**GIVEN PASSAGE:**

I mentioned before that it's a pretty good guess that B&N is using the standard Android font rendering engine in the Nook Simple Touch (which is based on freetype). This is a good bet, because the freetype rendering engine is as good as any on the planet right now and is used in Android and virtually ALL Linux distributions, so I doubt that B&N would have found any reason to look elsewhere.
Now, if you check your Sony's PDF user manual on page 119 you will find a short acknowledgment that 'freetype' is also used in the Sony. (freetype is one of the GPL licensed free opensource software technologies that Sony 'borrowed' [ripped off] for the PRS-650)
The freetype rendering engine is very sophisticated and has a lot of features, and therefore a lot of options that can be tweaked.
Chances are, that any differences that JS saw were simply caused by freetype being set up with slightly different options enabled.
The N2 developers may have fallen into the trap of enabling 'strong hinting' in freetype, which is sometimes recommend for black and white monochrome displays.
"Hinting" was conceived to help the font rendering engine figure out how to move pixels around to keep the font legible at smaller type sizes back in the old days with 1bit/pixel monochrome displays.
The problem is that phrase 'black and white monochrome,' is very slippery in English.
For example, when you see an old style television image or photograph described as 'black and white', what you were really looking at was a
gray-scale image, not one made up of only two values, black and white.
It turns out that the above advice about 'strong hinting', is ONLY applicable to displays that can truly only render two values - black or white - NOT to gray-scale displays.
Modern displays all use multiple bits/pixel, and this allows fonts to also be smoothed and made more readable at smaller sizes via another technique called 'anti-aliasing' (by introducing intermediate brightness pixel levels around the edges.)

**PROVIDED RECORDS:**
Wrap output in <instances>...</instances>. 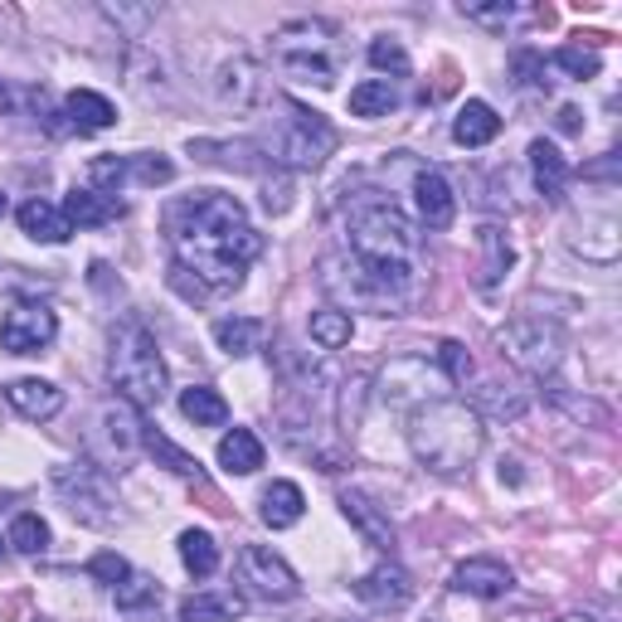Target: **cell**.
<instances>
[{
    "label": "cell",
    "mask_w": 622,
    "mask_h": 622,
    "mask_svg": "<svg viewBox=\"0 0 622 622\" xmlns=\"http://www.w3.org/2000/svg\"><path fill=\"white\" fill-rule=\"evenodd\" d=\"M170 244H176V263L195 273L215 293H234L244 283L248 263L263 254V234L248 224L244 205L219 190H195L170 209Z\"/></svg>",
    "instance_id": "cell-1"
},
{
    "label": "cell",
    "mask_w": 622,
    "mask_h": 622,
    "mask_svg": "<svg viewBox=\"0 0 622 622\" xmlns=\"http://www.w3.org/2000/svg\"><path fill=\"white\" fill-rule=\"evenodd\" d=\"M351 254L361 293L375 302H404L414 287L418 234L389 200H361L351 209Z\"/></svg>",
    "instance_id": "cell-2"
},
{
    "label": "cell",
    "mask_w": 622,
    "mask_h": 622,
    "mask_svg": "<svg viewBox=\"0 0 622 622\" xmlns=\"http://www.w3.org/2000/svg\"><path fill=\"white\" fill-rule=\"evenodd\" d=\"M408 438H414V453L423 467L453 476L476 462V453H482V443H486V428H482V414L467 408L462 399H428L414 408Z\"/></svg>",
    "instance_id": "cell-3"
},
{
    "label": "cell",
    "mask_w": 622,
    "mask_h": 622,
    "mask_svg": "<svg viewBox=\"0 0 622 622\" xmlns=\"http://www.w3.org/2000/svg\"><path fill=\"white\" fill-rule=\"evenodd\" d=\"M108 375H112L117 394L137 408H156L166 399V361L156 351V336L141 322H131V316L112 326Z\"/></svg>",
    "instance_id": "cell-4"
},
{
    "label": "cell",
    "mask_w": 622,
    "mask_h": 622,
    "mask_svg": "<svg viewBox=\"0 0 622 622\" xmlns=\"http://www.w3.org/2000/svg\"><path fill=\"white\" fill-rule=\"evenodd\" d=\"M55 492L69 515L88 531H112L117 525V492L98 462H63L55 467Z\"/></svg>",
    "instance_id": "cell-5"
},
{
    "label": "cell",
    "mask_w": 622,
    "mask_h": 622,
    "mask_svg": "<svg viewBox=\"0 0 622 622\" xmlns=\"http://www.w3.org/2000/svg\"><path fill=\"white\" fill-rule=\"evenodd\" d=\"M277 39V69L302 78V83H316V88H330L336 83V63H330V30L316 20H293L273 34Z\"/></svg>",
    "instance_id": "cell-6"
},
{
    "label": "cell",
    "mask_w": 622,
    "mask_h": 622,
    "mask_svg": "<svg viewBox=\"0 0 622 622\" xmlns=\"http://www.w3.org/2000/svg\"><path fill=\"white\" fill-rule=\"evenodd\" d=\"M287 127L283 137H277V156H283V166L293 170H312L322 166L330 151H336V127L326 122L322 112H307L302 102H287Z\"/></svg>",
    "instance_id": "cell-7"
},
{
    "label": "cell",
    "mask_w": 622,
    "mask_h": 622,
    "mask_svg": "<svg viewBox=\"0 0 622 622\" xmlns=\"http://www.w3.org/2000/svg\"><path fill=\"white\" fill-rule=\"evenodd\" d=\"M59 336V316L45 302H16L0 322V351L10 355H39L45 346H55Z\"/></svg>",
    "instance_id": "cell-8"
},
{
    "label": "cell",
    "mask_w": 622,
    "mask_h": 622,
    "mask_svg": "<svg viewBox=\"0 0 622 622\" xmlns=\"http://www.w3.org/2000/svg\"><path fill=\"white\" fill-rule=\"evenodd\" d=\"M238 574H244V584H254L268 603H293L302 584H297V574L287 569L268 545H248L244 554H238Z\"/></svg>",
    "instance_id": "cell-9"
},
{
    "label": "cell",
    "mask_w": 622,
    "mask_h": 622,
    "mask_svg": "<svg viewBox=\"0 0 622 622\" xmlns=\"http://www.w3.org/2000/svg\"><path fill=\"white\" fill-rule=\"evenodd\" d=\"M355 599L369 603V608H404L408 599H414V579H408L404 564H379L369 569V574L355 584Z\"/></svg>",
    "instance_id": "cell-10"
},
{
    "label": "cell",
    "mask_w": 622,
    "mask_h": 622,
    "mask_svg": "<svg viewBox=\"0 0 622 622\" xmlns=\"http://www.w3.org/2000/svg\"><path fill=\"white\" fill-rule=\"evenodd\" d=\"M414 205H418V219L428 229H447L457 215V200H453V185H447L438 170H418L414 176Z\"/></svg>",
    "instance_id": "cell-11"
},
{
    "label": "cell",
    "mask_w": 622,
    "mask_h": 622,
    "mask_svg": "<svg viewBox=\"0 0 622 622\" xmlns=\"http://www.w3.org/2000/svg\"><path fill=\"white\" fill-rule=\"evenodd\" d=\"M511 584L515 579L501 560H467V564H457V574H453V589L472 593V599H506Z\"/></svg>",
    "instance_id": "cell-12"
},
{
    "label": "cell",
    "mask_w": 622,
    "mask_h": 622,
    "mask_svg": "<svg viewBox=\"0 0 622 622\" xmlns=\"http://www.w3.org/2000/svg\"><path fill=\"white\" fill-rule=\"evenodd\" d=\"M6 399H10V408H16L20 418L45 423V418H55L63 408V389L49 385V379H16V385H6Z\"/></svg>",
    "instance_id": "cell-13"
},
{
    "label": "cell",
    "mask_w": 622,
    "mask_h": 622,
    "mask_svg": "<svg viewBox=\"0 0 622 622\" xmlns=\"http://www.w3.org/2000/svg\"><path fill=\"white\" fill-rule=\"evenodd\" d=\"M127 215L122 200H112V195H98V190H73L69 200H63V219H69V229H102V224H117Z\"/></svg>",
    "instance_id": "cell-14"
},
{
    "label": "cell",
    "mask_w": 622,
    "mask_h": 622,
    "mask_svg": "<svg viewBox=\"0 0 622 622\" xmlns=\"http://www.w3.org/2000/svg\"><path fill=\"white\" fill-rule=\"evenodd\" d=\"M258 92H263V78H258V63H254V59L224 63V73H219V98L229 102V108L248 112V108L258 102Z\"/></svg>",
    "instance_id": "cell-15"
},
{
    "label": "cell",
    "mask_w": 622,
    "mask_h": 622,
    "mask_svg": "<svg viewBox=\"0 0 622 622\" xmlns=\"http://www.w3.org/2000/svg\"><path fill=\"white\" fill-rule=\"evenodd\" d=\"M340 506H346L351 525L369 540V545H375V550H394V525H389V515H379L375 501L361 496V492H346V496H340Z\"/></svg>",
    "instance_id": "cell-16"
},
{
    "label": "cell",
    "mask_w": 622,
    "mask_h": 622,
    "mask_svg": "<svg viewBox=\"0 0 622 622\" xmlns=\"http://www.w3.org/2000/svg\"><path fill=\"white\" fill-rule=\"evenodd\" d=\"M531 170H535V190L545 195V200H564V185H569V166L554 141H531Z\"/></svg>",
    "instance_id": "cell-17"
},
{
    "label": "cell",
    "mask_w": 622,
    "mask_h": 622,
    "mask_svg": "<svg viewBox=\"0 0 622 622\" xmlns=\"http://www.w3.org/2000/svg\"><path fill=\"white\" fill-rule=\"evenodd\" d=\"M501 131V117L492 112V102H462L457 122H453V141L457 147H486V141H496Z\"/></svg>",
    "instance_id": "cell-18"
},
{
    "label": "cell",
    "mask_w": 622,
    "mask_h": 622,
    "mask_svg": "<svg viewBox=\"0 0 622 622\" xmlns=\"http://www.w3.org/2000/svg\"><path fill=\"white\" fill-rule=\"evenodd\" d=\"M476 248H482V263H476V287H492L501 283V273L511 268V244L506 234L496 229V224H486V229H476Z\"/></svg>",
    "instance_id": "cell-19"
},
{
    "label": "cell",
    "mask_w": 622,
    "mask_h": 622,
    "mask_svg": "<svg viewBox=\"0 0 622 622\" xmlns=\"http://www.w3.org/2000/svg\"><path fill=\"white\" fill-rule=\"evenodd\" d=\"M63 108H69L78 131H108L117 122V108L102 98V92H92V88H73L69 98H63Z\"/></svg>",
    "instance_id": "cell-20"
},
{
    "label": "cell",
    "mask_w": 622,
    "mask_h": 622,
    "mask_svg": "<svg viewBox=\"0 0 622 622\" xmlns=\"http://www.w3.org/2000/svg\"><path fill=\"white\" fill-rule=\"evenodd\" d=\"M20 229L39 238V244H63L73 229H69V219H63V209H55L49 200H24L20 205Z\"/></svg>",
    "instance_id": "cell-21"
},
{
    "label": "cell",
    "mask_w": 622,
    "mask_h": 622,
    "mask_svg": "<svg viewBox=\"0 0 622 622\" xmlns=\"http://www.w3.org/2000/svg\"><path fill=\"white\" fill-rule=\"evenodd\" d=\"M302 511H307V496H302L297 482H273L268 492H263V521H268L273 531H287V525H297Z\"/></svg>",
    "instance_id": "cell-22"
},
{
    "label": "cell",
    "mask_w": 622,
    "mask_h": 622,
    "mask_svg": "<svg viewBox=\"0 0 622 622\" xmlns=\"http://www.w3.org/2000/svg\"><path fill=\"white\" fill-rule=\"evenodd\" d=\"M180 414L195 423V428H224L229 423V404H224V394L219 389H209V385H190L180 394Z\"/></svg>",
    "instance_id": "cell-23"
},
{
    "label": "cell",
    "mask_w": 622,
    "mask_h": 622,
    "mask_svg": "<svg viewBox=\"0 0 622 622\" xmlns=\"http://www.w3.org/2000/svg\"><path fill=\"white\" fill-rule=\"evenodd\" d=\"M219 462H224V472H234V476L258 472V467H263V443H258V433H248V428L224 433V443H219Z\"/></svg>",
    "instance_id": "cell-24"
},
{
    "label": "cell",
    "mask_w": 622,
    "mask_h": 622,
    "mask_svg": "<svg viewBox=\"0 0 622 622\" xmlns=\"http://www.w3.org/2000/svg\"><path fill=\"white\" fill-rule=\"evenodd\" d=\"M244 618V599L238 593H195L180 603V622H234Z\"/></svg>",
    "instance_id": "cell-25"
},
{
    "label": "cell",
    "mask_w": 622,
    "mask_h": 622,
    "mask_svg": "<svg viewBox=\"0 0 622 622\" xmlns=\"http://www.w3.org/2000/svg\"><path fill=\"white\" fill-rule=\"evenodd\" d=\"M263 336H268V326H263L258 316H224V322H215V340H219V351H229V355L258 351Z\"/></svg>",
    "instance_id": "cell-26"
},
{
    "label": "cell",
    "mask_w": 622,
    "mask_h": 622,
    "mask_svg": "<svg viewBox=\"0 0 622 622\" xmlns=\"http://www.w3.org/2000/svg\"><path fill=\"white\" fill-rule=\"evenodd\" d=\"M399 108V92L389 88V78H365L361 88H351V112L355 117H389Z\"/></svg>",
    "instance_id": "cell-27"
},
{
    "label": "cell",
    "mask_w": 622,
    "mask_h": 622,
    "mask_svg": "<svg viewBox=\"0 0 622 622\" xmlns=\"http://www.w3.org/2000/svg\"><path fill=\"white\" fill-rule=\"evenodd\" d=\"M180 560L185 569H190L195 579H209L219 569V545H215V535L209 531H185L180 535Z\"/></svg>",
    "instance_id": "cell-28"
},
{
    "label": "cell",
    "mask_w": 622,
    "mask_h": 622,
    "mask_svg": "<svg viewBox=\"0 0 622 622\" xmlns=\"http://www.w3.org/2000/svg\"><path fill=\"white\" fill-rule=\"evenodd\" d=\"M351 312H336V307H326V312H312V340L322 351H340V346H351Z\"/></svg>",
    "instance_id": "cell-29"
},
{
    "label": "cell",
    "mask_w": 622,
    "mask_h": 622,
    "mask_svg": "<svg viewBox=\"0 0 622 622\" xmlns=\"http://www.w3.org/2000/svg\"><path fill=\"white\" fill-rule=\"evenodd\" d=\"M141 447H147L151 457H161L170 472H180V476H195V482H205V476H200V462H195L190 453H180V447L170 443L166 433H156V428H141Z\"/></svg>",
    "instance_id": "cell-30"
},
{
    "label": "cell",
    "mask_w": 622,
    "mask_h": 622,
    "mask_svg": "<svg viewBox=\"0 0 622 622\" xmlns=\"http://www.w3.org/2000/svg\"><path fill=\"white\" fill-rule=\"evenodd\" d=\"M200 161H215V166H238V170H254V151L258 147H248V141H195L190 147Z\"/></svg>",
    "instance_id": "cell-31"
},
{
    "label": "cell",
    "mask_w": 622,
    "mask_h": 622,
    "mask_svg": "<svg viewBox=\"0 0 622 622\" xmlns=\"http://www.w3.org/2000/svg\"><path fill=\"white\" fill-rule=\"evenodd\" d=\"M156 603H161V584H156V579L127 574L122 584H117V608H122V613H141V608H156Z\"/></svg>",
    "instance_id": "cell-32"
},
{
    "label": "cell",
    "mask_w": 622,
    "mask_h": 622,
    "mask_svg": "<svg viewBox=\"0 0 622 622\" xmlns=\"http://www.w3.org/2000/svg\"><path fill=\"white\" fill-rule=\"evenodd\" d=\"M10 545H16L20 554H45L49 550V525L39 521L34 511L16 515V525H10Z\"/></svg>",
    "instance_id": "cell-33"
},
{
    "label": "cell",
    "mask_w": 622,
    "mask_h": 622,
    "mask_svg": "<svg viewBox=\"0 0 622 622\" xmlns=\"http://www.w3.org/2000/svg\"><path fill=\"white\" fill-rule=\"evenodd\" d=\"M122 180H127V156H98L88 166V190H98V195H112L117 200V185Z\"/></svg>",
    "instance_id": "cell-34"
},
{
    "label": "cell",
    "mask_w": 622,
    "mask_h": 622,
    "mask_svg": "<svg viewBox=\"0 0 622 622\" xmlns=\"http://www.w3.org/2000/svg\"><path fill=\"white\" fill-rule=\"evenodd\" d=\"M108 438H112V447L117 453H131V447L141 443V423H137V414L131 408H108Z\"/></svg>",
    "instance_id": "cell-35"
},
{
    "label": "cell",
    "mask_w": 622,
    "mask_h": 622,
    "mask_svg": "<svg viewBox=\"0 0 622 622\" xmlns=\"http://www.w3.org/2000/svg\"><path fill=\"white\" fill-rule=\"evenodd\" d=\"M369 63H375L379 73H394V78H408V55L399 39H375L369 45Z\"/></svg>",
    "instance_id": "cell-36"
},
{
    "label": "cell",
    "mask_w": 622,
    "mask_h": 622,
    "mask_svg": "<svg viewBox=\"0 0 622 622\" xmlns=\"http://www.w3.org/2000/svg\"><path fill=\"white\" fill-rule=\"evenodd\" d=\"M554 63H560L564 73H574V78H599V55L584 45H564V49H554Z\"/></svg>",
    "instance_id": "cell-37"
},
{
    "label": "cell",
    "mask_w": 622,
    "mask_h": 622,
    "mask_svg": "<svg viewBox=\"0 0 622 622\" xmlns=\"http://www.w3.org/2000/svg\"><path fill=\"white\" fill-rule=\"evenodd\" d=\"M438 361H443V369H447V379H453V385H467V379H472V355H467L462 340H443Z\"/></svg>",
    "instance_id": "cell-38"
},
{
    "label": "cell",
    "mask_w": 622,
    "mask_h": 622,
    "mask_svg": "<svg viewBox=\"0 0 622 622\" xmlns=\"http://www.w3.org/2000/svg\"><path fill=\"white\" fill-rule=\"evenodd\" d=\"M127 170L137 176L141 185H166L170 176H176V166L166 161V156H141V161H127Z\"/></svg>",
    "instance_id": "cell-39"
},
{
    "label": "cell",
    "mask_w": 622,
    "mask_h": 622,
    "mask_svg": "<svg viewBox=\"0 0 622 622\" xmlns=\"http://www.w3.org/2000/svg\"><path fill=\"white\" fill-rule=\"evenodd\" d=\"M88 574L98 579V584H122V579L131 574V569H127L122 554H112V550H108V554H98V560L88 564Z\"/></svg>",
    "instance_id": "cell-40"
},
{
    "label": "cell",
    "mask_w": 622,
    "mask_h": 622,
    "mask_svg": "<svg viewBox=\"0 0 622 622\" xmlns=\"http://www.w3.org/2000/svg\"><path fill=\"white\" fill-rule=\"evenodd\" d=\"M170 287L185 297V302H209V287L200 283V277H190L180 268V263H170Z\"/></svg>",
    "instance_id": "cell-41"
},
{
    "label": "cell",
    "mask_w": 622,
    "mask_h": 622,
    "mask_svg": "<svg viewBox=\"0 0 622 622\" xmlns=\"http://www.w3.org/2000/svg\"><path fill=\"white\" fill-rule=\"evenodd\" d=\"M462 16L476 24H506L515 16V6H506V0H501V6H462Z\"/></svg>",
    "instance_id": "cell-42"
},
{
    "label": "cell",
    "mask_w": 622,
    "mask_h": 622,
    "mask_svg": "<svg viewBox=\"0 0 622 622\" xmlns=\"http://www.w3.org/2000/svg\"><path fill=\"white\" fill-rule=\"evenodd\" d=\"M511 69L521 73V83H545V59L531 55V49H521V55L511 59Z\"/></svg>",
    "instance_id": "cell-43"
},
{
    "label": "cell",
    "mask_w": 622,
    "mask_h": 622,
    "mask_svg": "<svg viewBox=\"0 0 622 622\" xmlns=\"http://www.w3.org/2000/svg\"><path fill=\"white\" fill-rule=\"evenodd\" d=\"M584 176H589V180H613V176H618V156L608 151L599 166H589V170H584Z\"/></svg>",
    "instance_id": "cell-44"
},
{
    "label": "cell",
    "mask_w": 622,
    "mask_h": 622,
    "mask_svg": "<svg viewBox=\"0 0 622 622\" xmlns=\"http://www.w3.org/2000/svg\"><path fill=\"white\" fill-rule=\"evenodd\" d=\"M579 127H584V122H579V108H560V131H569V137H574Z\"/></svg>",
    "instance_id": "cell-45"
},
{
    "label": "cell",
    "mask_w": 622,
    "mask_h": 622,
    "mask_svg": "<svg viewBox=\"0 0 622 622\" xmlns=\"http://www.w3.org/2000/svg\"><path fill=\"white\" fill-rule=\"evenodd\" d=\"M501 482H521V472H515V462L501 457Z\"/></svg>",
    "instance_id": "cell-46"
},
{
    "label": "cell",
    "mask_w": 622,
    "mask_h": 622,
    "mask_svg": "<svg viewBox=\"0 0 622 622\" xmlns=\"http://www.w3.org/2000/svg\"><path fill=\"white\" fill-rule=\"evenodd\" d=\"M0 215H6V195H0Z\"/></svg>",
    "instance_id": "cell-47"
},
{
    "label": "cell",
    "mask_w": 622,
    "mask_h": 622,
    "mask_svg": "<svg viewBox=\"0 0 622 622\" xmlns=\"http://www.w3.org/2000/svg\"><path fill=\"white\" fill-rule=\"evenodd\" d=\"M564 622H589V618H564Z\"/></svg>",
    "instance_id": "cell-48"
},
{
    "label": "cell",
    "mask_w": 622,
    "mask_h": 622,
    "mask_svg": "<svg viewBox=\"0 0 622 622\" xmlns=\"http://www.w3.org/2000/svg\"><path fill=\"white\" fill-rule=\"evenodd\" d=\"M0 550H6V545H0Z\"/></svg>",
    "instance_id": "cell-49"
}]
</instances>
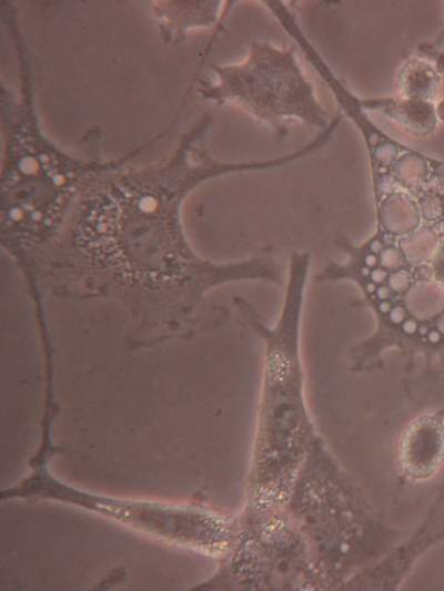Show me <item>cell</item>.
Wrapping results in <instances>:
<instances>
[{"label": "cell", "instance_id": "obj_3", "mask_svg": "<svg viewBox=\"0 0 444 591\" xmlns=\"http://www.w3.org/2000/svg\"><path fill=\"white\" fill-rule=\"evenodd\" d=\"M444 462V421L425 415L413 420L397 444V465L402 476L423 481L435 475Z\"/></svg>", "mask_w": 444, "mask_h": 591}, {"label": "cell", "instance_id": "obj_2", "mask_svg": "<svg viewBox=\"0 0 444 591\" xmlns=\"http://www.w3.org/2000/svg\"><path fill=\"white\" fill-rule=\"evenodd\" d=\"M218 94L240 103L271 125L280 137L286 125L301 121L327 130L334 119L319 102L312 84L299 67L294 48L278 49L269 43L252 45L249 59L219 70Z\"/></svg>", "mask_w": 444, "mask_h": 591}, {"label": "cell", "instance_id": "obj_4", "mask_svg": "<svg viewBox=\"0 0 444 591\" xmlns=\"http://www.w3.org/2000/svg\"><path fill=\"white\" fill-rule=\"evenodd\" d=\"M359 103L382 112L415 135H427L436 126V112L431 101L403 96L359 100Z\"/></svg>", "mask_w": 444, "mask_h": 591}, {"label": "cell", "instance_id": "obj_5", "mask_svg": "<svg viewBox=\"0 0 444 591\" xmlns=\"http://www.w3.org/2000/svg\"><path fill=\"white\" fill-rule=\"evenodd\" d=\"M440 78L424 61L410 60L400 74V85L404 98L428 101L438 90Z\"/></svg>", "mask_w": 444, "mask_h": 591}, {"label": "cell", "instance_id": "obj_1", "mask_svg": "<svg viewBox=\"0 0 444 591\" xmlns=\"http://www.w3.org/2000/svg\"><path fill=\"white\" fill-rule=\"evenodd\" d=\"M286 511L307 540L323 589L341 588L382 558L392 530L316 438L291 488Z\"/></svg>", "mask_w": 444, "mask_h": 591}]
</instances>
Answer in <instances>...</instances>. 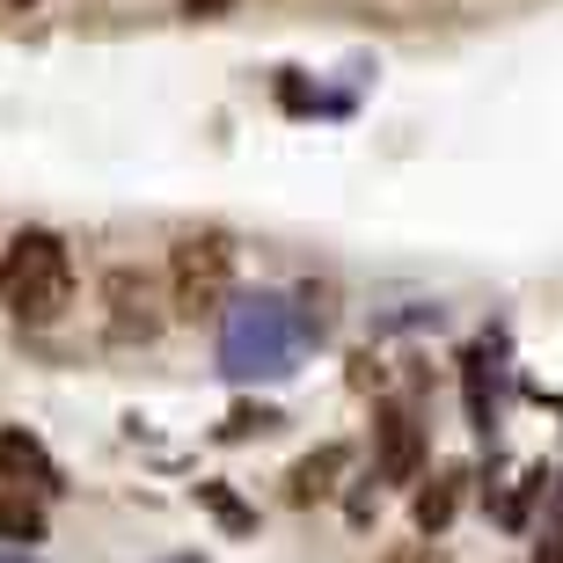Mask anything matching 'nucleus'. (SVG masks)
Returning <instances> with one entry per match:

**TASKS TO PERFORM:**
1. Decide whether each statement agrees with the font rendering passage, answering yes or no and quoting the deciding words: (a) The Sony's PDF user manual acknowledges freetype on page 119. (b) The advice about strong hinting applies to gray-scale displays. (c) Anti-aliasing works by introducing intermediate brightness pixel levels around the edges.
2. From the font rendering passage, pull out the text between "For example, when" and "black and white.", inclusive.
3. In the font rendering passage, what technique lets modern multi-bit displays smooth fonts so they are more readable at smaller sizes?

**THE RESULTS:**
1.
(a) Yes: "if you check your Sony's PDF user manual on page 119 you will find a short acknowledgment that 'freetype' is also used in the Sony"
(b) No: "is ONLY applicable to displays that can truly only render two values - black or white - NOT to gray-scale displays"
(c) Yes: "'anti-aliasing' (by introducing intermediate brightness pixel levels around the edges.)"

2.
For example, when you see an old style television image or photograph described as 'black and white', what you were really looking at was a
gray-scale image, not one made up of only two values, black and white.

3. Anti-aliasing.